[Dataset rows]

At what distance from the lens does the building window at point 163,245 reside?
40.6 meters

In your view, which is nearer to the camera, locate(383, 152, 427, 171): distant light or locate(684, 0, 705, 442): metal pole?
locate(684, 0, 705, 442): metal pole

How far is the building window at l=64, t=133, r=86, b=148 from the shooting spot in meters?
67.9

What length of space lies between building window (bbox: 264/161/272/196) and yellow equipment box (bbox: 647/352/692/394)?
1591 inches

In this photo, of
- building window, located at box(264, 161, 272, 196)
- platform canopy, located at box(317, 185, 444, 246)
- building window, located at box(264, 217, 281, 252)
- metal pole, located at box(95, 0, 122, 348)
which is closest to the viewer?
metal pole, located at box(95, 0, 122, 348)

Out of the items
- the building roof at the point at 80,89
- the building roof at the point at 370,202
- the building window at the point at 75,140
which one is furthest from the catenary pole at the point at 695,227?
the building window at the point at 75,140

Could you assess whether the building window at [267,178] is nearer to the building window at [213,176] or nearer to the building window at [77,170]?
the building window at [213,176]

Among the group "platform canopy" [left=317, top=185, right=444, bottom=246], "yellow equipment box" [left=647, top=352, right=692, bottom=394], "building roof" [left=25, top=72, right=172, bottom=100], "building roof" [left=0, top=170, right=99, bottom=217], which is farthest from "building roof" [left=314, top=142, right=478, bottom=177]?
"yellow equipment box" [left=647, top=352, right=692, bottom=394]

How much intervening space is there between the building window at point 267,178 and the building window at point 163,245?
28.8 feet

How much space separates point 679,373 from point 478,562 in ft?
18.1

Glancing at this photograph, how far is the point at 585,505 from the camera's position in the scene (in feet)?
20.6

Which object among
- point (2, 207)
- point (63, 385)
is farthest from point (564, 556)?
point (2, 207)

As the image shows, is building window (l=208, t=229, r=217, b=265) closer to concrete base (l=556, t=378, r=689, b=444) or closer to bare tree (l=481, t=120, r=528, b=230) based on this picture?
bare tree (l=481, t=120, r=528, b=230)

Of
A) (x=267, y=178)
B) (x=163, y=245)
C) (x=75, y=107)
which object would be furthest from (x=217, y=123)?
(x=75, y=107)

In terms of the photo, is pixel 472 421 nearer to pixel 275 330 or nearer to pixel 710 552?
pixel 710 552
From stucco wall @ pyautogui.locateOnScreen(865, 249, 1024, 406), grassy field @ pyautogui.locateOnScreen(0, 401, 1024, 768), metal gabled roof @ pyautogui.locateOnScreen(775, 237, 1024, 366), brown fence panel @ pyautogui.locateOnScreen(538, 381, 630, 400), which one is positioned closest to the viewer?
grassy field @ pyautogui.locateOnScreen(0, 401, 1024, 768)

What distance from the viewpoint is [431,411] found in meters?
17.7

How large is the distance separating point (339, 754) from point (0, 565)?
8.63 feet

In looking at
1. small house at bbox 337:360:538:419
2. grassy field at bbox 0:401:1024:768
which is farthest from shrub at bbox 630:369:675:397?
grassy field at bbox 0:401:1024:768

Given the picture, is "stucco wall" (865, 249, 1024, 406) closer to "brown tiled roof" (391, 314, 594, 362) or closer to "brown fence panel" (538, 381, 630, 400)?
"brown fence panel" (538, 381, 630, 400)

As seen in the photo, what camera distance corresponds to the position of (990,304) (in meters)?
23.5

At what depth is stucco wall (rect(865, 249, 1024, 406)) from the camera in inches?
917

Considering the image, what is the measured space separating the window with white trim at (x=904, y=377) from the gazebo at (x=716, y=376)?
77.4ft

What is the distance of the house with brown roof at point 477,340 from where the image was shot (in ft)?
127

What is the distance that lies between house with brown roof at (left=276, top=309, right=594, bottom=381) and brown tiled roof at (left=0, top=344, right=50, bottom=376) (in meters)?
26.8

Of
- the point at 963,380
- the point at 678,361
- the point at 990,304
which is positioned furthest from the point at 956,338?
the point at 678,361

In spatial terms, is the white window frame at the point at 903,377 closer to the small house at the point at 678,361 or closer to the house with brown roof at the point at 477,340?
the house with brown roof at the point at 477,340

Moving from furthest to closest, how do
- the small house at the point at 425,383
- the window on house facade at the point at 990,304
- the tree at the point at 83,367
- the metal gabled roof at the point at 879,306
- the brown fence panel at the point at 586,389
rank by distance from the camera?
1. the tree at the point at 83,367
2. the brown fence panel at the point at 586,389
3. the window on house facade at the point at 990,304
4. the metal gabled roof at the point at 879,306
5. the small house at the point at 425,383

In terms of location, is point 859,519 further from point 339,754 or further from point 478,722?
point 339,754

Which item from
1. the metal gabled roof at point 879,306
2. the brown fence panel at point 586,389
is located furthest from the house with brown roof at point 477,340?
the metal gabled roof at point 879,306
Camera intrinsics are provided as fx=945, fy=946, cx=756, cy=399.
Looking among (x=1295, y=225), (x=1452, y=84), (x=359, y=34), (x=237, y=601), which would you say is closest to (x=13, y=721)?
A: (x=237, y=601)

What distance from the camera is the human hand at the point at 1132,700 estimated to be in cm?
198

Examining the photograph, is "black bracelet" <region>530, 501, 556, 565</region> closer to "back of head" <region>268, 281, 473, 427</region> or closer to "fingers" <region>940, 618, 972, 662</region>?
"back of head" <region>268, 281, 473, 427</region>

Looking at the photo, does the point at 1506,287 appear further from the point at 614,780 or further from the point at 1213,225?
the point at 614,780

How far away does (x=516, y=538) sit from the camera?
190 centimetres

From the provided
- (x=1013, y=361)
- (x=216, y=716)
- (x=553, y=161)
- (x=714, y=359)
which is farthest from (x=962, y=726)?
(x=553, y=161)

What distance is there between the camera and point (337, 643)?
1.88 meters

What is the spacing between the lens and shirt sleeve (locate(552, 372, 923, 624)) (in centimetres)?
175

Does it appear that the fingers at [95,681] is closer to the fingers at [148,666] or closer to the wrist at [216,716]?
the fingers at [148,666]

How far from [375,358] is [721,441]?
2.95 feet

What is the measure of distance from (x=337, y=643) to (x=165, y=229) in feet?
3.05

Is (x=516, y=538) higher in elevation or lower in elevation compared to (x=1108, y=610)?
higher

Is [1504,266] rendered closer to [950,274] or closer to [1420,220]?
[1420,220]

:: Goal ::
Rewrite all of the entries above as a JSON list of strings, with one string for each line and the blank lines left out.

:: Expected output ::
[
  "At what distance from the lens does the building window at point 163,245 reside?",
  "40.6 meters",
  "In your view, which is nearer to the camera, locate(383, 152, 427, 171): distant light or locate(684, 0, 705, 442): metal pole?",
  "locate(684, 0, 705, 442): metal pole",
  "How far is the building window at l=64, t=133, r=86, b=148 from the shooting spot in meters?",
  "67.9",
  "What length of space lies between building window (bbox: 264/161/272/196) and yellow equipment box (bbox: 647/352/692/394)?",
  "1591 inches",
  "In this photo, of",
  "- building window, located at box(264, 161, 272, 196)",
  "- platform canopy, located at box(317, 185, 444, 246)",
  "- building window, located at box(264, 217, 281, 252)",
  "- metal pole, located at box(95, 0, 122, 348)",
  "which is closest to the viewer?",
  "metal pole, located at box(95, 0, 122, 348)",
  "Out of the items",
  "- the building roof at the point at 80,89",
  "- the building roof at the point at 370,202",
  "- the building window at the point at 75,140",
  "which one is furthest from the catenary pole at the point at 695,227?",
  "the building window at the point at 75,140",
  "Could you assess whether the building window at [267,178] is nearer to the building window at [213,176] or nearer to the building window at [77,170]?",
  "the building window at [213,176]",
  "Among the group \"platform canopy\" [left=317, top=185, right=444, bottom=246], \"yellow equipment box\" [left=647, top=352, right=692, bottom=394], \"building roof\" [left=25, top=72, right=172, bottom=100], \"building roof\" [left=0, top=170, right=99, bottom=217], which is farthest from \"building roof\" [left=314, top=142, right=478, bottom=177]?",
  "\"yellow equipment box\" [left=647, top=352, right=692, bottom=394]",
  "How much intervening space is there between the building window at point 267,178 and the building window at point 163,245?",
  "28.8 feet",
  "How much space separates point 679,373 from point 478,562 in ft?",
  "18.1",
  "Glancing at this photograph, how far is the point at 585,505 from the camera's position in the scene (in feet)?",
  "20.6",
  "Which object among",
  "- point (2, 207)",
  "- point (63, 385)",
  "is farthest from point (564, 556)?",
  "point (2, 207)",
  "As the image shows, is building window (l=208, t=229, r=217, b=265) closer to concrete base (l=556, t=378, r=689, b=444) or closer to bare tree (l=481, t=120, r=528, b=230) based on this picture?",
  "bare tree (l=481, t=120, r=528, b=230)",
  "Of",
  "A) (x=267, y=178)",
  "B) (x=163, y=245)",
  "C) (x=75, y=107)",
  "which object would be furthest from (x=217, y=123)?",
  "(x=75, y=107)",
  "In terms of the photo, is pixel 472 421 nearer to pixel 275 330 or nearer to pixel 710 552?",
  "pixel 710 552",
  "From stucco wall @ pyautogui.locateOnScreen(865, 249, 1024, 406), grassy field @ pyautogui.locateOnScreen(0, 401, 1024, 768), metal gabled roof @ pyautogui.locateOnScreen(775, 237, 1024, 366), brown fence panel @ pyautogui.locateOnScreen(538, 381, 630, 400), which one is positioned closest to the viewer?",
  "grassy field @ pyautogui.locateOnScreen(0, 401, 1024, 768)",
  "What distance from the viewpoint is [431,411] found in meters?",
  "17.7",
  "How large is the distance separating point (339, 754) from point (0, 565)?",
  "8.63 feet",
  "In looking at",
  "1. small house at bbox 337:360:538:419",
  "2. grassy field at bbox 0:401:1024:768",
  "which is farthest from shrub at bbox 630:369:675:397?",
  "grassy field at bbox 0:401:1024:768",
  "Given the picture, is \"stucco wall\" (865, 249, 1024, 406) closer to \"brown tiled roof\" (391, 314, 594, 362) or closer to \"brown fence panel\" (538, 381, 630, 400)?",
  "\"brown fence panel\" (538, 381, 630, 400)",
  "As seen in the photo, what camera distance corresponds to the position of (990,304) (in meters)?",
  "23.5",
  "At what depth is stucco wall (rect(865, 249, 1024, 406)) from the camera in inches?",
  "917",
  "Considering the image, what is the measured space separating the window with white trim at (x=904, y=377) from the gazebo at (x=716, y=376)?",
  "77.4ft",
  "What is the distance of the house with brown roof at point 477,340 from where the image was shot (in ft)?",
  "127",
  "What is the distance that lies between house with brown roof at (left=276, top=309, right=594, bottom=381) and brown tiled roof at (left=0, top=344, right=50, bottom=376) (in meters)?",
  "26.8",
  "Of",
  "- the point at 963,380",
  "- the point at 678,361",
  "- the point at 990,304",
  "which is positioned furthest from the point at 956,338?",
  "the point at 678,361",
  "In spatial terms, is the white window frame at the point at 903,377 closer to the small house at the point at 678,361 or closer to the house with brown roof at the point at 477,340?",
  "the house with brown roof at the point at 477,340",
  "Moving from furthest to closest, how do",
  "- the small house at the point at 425,383",
  "- the window on house facade at the point at 990,304",
  "- the tree at the point at 83,367",
  "- the metal gabled roof at the point at 879,306",
  "- the brown fence panel at the point at 586,389",
  "rank by distance from the camera?",
  "1. the tree at the point at 83,367",
  "2. the brown fence panel at the point at 586,389",
  "3. the window on house facade at the point at 990,304",
  "4. the metal gabled roof at the point at 879,306",
  "5. the small house at the point at 425,383",
  "In terms of location, is point 859,519 further from point 339,754 or further from point 478,722?",
  "point 339,754",
  "Which item from",
  "1. the metal gabled roof at point 879,306",
  "2. the brown fence panel at point 586,389",
  "is located furthest from the house with brown roof at point 477,340?",
  "the metal gabled roof at point 879,306",
  "Camera intrinsics are provided as fx=945, fy=946, cx=756, cy=399.",
  "Looking among (x=1295, y=225), (x=1452, y=84), (x=359, y=34), (x=237, y=601), which would you say is closest to (x=13, y=721)?",
  "A: (x=237, y=601)",
  "What distance from the camera is the human hand at the point at 1132,700 estimated to be in cm?",
  "198",
  "Examining the photograph, is \"black bracelet\" <region>530, 501, 556, 565</region> closer to \"back of head\" <region>268, 281, 473, 427</region> or closer to \"fingers\" <region>940, 618, 972, 662</region>?",
  "\"back of head\" <region>268, 281, 473, 427</region>",
  "Looking at the photo, does the point at 1506,287 appear further from the point at 614,780 or further from the point at 1213,225?",
  "the point at 614,780",
  "How far away does (x=516, y=538) sit from the camera?",
  "190 centimetres",
  "From the provided",
  "- (x=1013, y=361)",
  "- (x=216, y=716)",
  "- (x=553, y=161)",
  "- (x=714, y=359)",
  "which is farthest from (x=962, y=726)?",
  "(x=553, y=161)",
  "What distance is there between the camera and point (337, 643)?",
  "1.88 meters",
  "What is the spacing between the lens and shirt sleeve (locate(552, 372, 923, 624)) (in centimetres)?",
  "175",
  "Does it appear that the fingers at [95,681] is closer to the fingers at [148,666] or closer to the wrist at [216,716]?",
  "the fingers at [148,666]",
  "How far from [375,358] is [721,441]?",
  "2.95 feet",
  "What is the measure of distance from (x=337, y=643) to (x=165, y=229) in feet?",
  "3.05",
  "Is (x=516, y=538) higher in elevation or lower in elevation compared to (x=1108, y=610)?",
  "higher",
  "Is [1504,266] rendered closer to [950,274] or closer to [1420,220]?",
  "[1420,220]"
]